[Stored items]

◇ ◇ ◇

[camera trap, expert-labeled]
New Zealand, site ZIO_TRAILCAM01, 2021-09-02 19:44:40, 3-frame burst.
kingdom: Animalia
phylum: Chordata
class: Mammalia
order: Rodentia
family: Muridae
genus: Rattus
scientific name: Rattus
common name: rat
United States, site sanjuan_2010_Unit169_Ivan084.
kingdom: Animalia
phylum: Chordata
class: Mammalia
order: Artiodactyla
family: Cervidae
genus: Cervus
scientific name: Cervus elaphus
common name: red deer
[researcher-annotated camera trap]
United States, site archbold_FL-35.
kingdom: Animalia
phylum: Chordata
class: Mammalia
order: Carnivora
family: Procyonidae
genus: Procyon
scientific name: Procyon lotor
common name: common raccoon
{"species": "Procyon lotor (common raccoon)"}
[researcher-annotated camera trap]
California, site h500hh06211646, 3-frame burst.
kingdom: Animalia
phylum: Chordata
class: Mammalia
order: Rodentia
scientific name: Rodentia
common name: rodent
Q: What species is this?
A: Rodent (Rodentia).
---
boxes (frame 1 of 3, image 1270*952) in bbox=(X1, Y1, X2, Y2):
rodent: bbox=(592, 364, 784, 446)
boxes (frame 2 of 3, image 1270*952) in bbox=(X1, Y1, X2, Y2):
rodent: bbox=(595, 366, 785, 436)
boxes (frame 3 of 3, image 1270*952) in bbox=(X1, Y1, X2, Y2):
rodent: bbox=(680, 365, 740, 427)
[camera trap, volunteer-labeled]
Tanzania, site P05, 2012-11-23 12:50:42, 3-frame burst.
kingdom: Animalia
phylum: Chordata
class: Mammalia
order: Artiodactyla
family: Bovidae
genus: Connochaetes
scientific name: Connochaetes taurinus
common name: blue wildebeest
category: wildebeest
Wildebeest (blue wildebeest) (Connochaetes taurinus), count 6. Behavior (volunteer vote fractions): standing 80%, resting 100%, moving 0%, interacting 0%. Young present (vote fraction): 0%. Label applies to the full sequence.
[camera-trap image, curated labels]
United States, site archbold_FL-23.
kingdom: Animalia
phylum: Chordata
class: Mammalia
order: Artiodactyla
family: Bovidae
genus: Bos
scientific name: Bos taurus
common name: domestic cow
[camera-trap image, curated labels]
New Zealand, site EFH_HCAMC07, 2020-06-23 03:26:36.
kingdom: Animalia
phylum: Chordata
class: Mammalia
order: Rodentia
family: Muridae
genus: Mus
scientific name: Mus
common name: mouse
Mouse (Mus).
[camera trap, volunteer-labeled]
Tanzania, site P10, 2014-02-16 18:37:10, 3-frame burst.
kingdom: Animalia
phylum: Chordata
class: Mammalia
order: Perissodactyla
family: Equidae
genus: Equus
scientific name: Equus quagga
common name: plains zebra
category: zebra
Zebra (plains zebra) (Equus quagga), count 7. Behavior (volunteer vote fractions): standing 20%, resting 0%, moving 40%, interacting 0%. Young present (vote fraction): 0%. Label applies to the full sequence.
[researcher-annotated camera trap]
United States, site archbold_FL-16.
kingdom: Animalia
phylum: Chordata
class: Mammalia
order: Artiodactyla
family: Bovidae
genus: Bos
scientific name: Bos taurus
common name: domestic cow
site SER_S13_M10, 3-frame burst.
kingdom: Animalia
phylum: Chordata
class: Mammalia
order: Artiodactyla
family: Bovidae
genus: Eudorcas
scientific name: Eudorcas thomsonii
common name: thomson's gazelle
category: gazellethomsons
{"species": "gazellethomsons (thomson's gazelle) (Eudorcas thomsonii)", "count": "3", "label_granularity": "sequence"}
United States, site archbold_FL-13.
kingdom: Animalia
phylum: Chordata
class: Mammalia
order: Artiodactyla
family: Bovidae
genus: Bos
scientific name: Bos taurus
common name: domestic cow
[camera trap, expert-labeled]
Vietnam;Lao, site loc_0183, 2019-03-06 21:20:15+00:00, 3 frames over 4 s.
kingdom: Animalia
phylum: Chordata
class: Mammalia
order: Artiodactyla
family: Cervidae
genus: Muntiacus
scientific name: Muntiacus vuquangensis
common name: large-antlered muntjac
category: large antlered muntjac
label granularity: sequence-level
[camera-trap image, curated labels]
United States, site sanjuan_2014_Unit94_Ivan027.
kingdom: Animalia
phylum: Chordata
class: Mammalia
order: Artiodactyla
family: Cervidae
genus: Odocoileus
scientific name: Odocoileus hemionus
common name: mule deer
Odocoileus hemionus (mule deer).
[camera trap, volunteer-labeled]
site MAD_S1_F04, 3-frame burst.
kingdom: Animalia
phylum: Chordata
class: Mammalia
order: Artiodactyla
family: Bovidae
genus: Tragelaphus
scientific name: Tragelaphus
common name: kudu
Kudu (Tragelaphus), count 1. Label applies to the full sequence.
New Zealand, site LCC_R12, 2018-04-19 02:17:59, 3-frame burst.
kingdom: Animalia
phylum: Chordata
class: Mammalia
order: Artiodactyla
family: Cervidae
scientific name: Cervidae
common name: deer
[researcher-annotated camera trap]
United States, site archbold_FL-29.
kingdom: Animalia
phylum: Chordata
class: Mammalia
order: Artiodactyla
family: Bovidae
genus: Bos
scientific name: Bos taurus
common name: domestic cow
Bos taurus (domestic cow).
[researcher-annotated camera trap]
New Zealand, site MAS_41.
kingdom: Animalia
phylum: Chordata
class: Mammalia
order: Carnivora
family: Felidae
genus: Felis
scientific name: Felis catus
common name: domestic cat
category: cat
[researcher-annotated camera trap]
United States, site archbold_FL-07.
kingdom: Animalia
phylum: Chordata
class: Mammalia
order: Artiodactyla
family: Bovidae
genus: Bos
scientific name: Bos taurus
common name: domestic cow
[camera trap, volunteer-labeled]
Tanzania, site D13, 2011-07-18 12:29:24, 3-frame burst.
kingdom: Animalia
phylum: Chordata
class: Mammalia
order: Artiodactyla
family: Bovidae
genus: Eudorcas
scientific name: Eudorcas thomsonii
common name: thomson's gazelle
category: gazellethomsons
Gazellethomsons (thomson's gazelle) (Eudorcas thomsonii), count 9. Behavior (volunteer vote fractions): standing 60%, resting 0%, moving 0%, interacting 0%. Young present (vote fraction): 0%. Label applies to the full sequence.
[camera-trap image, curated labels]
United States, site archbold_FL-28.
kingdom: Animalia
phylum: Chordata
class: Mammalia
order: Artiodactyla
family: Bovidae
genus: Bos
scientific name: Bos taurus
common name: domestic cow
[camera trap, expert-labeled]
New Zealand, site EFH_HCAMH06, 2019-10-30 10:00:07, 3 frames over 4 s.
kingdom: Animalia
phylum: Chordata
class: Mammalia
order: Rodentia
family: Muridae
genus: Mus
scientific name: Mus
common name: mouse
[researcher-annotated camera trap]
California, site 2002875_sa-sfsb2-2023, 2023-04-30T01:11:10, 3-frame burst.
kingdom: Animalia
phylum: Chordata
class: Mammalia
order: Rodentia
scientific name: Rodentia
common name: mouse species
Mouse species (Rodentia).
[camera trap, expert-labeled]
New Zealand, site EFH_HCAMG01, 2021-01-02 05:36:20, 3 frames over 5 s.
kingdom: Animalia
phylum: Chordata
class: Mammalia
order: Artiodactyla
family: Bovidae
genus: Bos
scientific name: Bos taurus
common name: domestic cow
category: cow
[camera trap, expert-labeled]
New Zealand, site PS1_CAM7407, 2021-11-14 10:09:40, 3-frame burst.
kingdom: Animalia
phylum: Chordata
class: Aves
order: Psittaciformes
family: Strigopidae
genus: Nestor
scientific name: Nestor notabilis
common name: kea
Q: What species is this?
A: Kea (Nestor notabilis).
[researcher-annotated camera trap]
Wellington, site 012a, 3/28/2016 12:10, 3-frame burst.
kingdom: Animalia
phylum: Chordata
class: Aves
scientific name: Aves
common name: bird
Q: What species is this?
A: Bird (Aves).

◇ ◇ ◇

Among the entries above, find the line with "United States, site archbold_FL-28." and the line with "2023-04-30T01:11:10, 3-frame burst."; give again exactly these two lines and all lines between them.

[Result for this task]
United States, site archbold_FL-28.
kingdom: Animalia
phylum: Chordata
class: Mammalia
order: Artiodactyla
family: Bovidae
genus: Bos
scientific name: Bos taurus
common name: domestic cow
[camera trap, expert-labeled]
New Zealand, site EFH_HCAMH06, 2019-10-30 10:00:07, 3 frames over 4 s.
kingdom: Animalia
phylum: Chordata
class: Mammalia
order: Rodentia
family: Muridae
genus: Mus
scientific name: Mus
common name: mouse
[researcher-annotated camera trap]
California, site 2002875_sa-sfsb2-2023, 2023-04-30T01:11:10, 3-frame burst.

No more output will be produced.